▶ [Exercise description]: Hand back all records exactly, pictures omitted.

▶ [Data provided]:
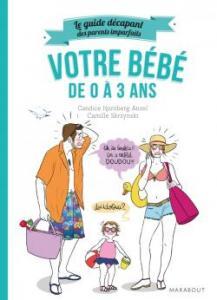 Livre Guide des parents imparfaits bébé 0 à 3 ans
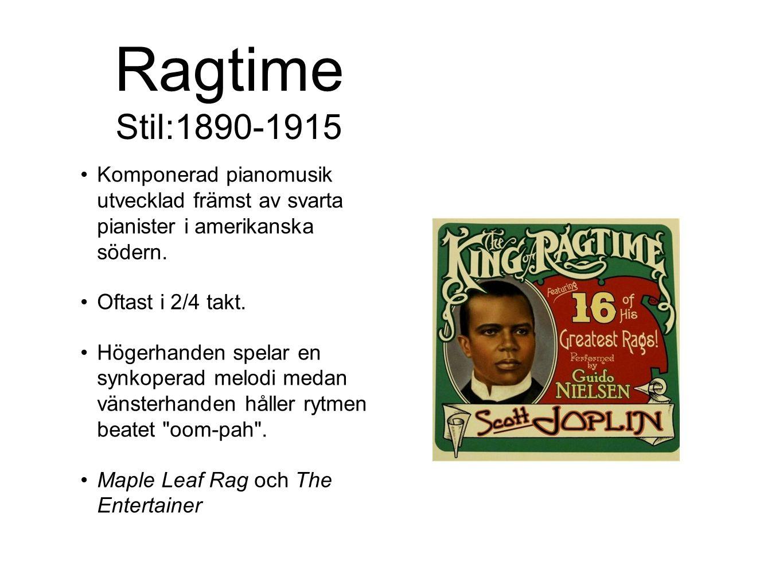Ragtime Stil:1890-1915 Komponerad pianomusik utvecklad främst av svarta pianister i amerikanska södern.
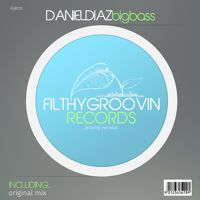 FGR175 - 1 - Daniel Diaz - Big Bass (Original Mix) Clip by Filthy Groovin MusicGroup on SoundCloud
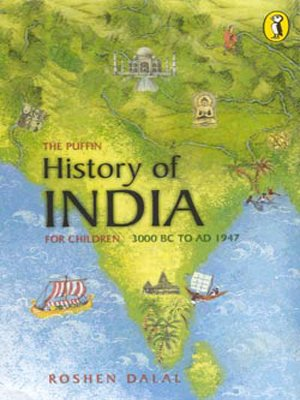 9780143335443: The Puffin History of India for Children: 3000 BC to AD 1947
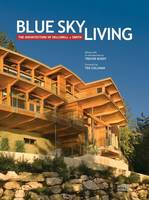 Blue Sky Living: The Architecture of Helliwell + Smith (Hardback)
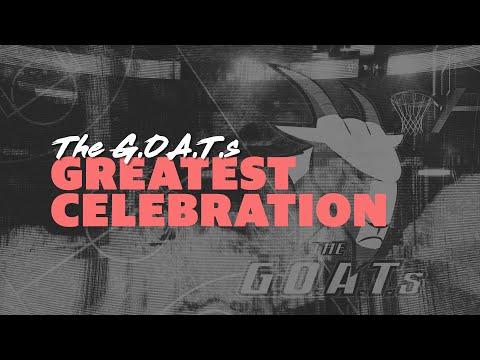 The G.O.A.T.s | Greatest Celebration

▶ [Written solution]:
 Livre Guide des parents imparfaits bébé 0 à 3 ans
Ragtime Stil:1890-1915 Komponerad pianomusik utvecklad främst av svarta pianister i amerikanska södern.
 FGR175 - 1 - Daniel Diaz - Big Bass (Original Mix) Clip by Filthy Groovin MusicGroup on SoundCloud
 9780143335443: The Puffin History of India for Children: 3000 BC to AD 1947
 Blue Sky Living: The Architecture of Helliwell + Smith (Hardback)
 The G.O.A.T.s | Greatest Celebration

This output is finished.